Aww nice pictures- great photography too.  My fav. pic is the first & 2nd= howw adorable, that's true love right there!!


----------



## Harley Heaven (Jun 15, 2008)

Looks like a great day was had by all! Thanks for sharing the pics.


----------



## meggymoo (Mar 10, 2007)

Those pictures were gorgeous. Such lovely scenery! Wish it was like that where I lived. 
Rosa is one cute little baby! 

Thanks for sharing Mcfrumple! :wink:


----------



## mudypony (Jan 30, 2008)

Great pics!!! All your horses are georgous and the donkey is just adorable!!


----------



## equiniphile (Aug 16, 2009)

Adorable! How much land do you guys have?
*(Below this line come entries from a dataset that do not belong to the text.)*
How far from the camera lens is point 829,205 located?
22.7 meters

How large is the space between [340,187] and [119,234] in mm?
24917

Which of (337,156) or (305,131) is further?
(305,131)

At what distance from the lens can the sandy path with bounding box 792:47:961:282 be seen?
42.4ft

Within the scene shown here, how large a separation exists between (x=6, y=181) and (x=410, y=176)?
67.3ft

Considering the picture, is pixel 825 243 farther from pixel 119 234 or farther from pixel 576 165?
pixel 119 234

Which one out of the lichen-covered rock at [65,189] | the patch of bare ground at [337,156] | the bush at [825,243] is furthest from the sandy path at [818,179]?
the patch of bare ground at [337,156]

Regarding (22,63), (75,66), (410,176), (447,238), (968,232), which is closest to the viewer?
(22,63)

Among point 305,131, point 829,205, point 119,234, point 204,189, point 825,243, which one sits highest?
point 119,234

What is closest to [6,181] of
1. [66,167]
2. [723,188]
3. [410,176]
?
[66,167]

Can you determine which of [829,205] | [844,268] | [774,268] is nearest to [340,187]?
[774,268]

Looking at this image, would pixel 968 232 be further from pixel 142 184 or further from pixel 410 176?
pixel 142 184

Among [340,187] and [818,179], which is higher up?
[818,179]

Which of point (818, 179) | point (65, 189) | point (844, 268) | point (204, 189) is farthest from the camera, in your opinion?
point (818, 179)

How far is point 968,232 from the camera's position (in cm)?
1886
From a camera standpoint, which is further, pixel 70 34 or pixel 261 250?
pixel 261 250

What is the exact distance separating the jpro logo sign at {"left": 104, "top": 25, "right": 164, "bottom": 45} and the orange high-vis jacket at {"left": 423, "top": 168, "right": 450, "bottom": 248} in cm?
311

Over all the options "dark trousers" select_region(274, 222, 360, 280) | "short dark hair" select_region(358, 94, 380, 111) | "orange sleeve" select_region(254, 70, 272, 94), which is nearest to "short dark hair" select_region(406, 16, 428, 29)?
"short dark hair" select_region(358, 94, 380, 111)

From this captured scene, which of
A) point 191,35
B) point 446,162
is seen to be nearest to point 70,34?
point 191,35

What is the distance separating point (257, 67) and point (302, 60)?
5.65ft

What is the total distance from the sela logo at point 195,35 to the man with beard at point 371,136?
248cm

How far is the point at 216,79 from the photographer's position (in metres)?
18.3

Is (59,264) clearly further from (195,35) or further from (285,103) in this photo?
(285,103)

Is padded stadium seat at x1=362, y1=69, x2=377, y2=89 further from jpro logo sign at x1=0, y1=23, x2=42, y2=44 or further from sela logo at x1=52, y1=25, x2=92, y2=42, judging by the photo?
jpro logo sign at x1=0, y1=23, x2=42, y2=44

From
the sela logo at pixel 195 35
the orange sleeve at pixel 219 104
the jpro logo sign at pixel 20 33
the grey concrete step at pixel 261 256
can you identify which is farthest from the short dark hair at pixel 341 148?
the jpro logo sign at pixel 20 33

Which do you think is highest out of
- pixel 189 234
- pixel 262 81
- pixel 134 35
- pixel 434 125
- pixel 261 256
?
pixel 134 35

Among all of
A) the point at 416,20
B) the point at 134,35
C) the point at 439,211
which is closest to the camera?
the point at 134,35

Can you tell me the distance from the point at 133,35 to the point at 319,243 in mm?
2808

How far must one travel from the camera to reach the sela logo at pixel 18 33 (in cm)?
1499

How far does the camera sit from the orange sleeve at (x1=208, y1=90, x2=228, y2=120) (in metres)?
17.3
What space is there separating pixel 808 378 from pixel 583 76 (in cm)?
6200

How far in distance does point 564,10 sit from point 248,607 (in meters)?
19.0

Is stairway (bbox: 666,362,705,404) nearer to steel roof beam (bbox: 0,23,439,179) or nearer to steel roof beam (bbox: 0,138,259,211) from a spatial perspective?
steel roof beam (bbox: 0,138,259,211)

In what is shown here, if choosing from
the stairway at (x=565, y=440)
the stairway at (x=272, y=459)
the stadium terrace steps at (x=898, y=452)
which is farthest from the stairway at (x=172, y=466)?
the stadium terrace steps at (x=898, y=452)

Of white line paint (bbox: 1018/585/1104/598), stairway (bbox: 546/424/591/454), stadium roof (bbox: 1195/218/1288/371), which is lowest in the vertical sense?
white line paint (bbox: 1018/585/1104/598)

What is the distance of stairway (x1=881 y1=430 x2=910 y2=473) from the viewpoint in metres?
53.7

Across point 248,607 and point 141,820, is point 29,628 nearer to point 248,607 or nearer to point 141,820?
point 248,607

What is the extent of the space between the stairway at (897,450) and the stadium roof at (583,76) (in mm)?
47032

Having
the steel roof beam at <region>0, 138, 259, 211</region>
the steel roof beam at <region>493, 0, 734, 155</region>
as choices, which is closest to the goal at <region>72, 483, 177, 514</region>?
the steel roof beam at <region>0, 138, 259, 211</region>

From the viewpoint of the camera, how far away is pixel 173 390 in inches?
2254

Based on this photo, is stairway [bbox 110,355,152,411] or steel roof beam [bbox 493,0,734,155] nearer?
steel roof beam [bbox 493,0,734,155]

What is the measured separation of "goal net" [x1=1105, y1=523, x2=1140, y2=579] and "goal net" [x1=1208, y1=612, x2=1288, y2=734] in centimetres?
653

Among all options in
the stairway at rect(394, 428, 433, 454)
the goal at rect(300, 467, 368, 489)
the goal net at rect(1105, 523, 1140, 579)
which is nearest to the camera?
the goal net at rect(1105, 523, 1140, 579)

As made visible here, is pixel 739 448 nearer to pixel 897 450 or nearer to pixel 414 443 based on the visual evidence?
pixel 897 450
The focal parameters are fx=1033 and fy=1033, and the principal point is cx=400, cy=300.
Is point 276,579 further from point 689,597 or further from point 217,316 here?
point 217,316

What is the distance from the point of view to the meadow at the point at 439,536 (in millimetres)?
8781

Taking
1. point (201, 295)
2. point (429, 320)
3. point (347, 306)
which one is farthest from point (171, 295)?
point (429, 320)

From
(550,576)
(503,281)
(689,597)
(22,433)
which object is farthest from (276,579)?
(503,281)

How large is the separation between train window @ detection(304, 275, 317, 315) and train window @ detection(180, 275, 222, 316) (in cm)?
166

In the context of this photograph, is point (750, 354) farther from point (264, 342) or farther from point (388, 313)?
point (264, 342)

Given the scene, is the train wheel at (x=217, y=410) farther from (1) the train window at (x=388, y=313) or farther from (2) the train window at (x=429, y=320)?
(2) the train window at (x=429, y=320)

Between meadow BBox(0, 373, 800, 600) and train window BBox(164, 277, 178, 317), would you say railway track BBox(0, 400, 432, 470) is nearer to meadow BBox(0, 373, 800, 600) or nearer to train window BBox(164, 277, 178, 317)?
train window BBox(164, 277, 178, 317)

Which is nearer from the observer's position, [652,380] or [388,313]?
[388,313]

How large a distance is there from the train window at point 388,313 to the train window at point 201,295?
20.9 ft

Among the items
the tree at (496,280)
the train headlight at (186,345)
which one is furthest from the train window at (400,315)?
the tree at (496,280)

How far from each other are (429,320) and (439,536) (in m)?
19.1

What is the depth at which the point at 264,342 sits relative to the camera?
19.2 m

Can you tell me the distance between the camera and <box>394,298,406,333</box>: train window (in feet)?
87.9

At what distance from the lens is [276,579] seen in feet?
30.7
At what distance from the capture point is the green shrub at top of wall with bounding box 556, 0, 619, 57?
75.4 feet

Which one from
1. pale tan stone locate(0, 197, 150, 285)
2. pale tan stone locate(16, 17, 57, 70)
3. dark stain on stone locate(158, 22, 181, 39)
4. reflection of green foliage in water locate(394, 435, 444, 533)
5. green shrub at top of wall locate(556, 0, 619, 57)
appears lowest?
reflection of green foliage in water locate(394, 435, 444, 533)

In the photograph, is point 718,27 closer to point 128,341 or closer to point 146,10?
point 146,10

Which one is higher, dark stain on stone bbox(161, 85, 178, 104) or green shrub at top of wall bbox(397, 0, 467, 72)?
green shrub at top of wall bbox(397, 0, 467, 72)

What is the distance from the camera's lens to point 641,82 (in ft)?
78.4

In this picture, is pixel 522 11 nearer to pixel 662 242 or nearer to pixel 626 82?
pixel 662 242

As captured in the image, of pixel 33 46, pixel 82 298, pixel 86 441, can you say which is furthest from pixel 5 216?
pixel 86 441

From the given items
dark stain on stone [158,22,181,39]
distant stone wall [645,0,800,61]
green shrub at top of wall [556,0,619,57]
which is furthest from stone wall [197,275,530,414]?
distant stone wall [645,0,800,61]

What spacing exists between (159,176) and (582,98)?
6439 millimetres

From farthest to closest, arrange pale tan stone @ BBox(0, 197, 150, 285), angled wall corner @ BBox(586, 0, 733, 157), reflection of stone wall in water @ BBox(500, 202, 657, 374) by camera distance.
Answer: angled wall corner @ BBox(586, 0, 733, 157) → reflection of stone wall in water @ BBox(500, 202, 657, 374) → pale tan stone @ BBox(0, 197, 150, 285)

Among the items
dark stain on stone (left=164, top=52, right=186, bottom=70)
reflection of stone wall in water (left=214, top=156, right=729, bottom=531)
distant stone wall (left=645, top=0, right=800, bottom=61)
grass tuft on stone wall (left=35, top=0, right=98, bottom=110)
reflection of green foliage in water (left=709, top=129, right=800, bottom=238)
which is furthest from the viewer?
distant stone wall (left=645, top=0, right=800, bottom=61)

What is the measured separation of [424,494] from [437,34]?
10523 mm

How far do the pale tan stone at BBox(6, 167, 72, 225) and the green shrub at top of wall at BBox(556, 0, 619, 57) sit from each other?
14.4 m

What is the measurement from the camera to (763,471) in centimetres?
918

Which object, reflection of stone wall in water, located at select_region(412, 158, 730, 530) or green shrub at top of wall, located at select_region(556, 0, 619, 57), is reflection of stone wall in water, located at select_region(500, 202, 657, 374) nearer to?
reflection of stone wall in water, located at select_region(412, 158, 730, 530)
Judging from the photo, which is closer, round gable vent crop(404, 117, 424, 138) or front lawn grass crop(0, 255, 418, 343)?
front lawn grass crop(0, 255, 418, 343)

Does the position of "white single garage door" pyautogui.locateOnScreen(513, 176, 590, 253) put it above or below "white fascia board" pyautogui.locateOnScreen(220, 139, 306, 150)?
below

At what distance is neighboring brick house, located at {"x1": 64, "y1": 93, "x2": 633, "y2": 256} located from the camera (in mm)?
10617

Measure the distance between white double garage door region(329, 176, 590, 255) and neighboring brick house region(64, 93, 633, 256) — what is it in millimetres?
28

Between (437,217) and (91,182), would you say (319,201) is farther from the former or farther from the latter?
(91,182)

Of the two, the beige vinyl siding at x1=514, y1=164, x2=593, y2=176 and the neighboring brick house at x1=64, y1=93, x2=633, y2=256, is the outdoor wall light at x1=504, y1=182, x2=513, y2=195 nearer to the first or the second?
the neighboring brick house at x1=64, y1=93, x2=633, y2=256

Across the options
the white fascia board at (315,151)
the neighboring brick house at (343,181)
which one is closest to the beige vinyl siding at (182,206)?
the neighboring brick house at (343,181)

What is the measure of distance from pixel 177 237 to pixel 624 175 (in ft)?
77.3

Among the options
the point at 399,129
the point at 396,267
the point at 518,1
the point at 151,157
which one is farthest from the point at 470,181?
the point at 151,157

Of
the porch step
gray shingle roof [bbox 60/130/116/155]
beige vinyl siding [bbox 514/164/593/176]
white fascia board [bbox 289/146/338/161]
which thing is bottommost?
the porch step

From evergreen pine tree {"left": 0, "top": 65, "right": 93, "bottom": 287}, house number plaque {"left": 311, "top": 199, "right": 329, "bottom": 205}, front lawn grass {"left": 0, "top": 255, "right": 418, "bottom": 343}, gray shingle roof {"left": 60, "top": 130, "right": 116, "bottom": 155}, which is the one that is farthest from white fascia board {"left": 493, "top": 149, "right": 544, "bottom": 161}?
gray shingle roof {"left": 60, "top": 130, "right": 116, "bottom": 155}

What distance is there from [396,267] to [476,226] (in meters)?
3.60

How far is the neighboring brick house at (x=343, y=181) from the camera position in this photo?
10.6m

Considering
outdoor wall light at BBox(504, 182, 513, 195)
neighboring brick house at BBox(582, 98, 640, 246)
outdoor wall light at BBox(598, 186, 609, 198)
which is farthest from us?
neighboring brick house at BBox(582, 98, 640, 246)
I would love to live on a huge farm like that someday


----------



## sillybunny11486 (Oct 2, 2009)

looks like our pasture, but the grass has all died already :-(. it got so high you could only see the minis back. i wish i didnt have to work, or id be with my horses too. i cant even get any pictures because its soo dark when i get to the barn.


----------



## RoCru (Jul 19, 2009)

Great photos! I love the first one! It's so sweet!


----------



## bubblegum (Oct 6, 2009)

great pics, love the scenery, reminds me of france, absolutly stunning horses too


----------



## Mcfrumple (Mar 15, 2008)

Thank you dear!


France would be nice, but it's good old Kentucky!


----------